1. Awal Perintisan dan Pengaruh Kyai Sadrach
Sejarah GKJ Bandar tidak lepas dari sosok *Kyai Sadrach*, seorang penginjil kontekstual yang berhasil mengintegrasikan iman Kristen dengan budaya Jawa. Melalui murid-muridnya seperti Yakub Tumpang, Kramawijaya, dan Mintajaya,
Injil mulai terdengar di wilayah karesidenan Pekalongan bagian selatan.
Cikal bakal GKJ Bandar bermula sekitar tahun 1870-an ketika sekelompok warga desa, dipimpin oleh *Cepuk Joyokusuma dan Idris Budu, melakukan perjalanan ke Karangjoso untuk "ngelmu" (mencari ilmu) kepada Kyai Sadrach.

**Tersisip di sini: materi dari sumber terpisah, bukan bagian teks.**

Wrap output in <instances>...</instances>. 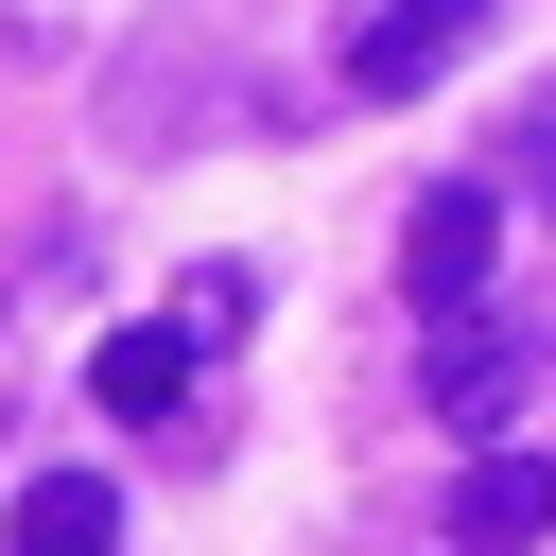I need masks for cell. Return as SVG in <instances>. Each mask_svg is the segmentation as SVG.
<instances>
[{"label": "cell", "mask_w": 556, "mask_h": 556, "mask_svg": "<svg viewBox=\"0 0 556 556\" xmlns=\"http://www.w3.org/2000/svg\"><path fill=\"white\" fill-rule=\"evenodd\" d=\"M486 243H504V208H486V174H434L417 191V226H400V295L452 330V313H486Z\"/></svg>", "instance_id": "1"}, {"label": "cell", "mask_w": 556, "mask_h": 556, "mask_svg": "<svg viewBox=\"0 0 556 556\" xmlns=\"http://www.w3.org/2000/svg\"><path fill=\"white\" fill-rule=\"evenodd\" d=\"M87 400H104V417H174V400H191V330H104V348H87Z\"/></svg>", "instance_id": "6"}, {"label": "cell", "mask_w": 556, "mask_h": 556, "mask_svg": "<svg viewBox=\"0 0 556 556\" xmlns=\"http://www.w3.org/2000/svg\"><path fill=\"white\" fill-rule=\"evenodd\" d=\"M0 556H122V486L104 469H35L17 521H0Z\"/></svg>", "instance_id": "5"}, {"label": "cell", "mask_w": 556, "mask_h": 556, "mask_svg": "<svg viewBox=\"0 0 556 556\" xmlns=\"http://www.w3.org/2000/svg\"><path fill=\"white\" fill-rule=\"evenodd\" d=\"M556 539V452H469L452 469V556H521Z\"/></svg>", "instance_id": "3"}, {"label": "cell", "mask_w": 556, "mask_h": 556, "mask_svg": "<svg viewBox=\"0 0 556 556\" xmlns=\"http://www.w3.org/2000/svg\"><path fill=\"white\" fill-rule=\"evenodd\" d=\"M469 35H486V0H365V35H348V87H365V104H400V87H434Z\"/></svg>", "instance_id": "2"}, {"label": "cell", "mask_w": 556, "mask_h": 556, "mask_svg": "<svg viewBox=\"0 0 556 556\" xmlns=\"http://www.w3.org/2000/svg\"><path fill=\"white\" fill-rule=\"evenodd\" d=\"M521 382H539V348H521V330H486V313H452V330H434V417H452V434H486Z\"/></svg>", "instance_id": "4"}]
</instances>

Sekembalinya ke Bandar, mereka membentuk persekutuan Kristen sederhana yang awalnya merupakan **gereja keluarga*.
Tempat ibadah pertama yang sangat sederhana (pagar bambu dan atap rumbia) didirikan di Dusun Proto pada tahun 1895.
2. Masa Zending hingga Menjadi Pepanthan
Setelah kematian Kyai Sadrach pada tahun 1924, kepemimpinan jemaat diwariskan kepada Yotham, yang kemudian menggabungkan jemaat-jemaat mandiri tersebut dengan badan misi (*Zending).
Jemaat Bandar masuk dalam wilayah kerja **Salatiga Zending* pada tahun 1933.
Pada tahun 1957, komunitas Kristen Bandar resmi menginduk sebagai *pepanthan (cabang)* dari GKJ Pekalongan karena alasan kekuatan daya dan dana.
Selama periode ini, lokasi ibadah berpindah beberapa kali hingga akhirnya menetap di Jalan Raya Sidomulyo pada tahun 1999.
3. Pendewasaan dan Pembiakan Gereja
Perjalanan menuju kemandirian penuh ditandai dengan dua tahap penting:
- • Tahun 1992 : Pepanthan Bandar dan Batang bergabung untuk didewasakan (menjadi gereja mandiri) dengan nama GKJ Mesias Bandar-Batang
- • Tahun 2016 : Karena kebutuhan peningkatan pelayanan dan perbedaan pandangan pasca-emeritasi pendeta, GKJ Mesias Bandar-Batang melakukan pembiakan menjadi dua gereja dewasa yang terpisah, yaitu GKJ Bandar dan GKJ Batang
4. Sejarah Klasis Pekalongan
Dokumen ini juga merinci pembentukan *Klasis Pekalongan* pada tahun 1997 sebagai hasil pembiakan dari Klasis Semarang Barat. Hal ini didorong oleh luasnya cakupan wilayah pelayanan dan bertambahnya jumlah gereja dewasa di wilayah barat.
Dokumen mencatat berbagai keputusan penting dalam sidang-sidang klasis, mulai dari urusan tata gereja, dana abadi, hingga pendampingan jemaat.
5. Kondisi GKJ Bandar Saat Ini
Hingga tahun 2024, GKJ Bandar memiliki sekitar *112 warga* dengan 32 Kepala Keluarga.
Gereja ini memiliki visi untuk menjadi gereja yang *damai sejahtera, bertumbuh, dan melayani dalam kasih Kristus.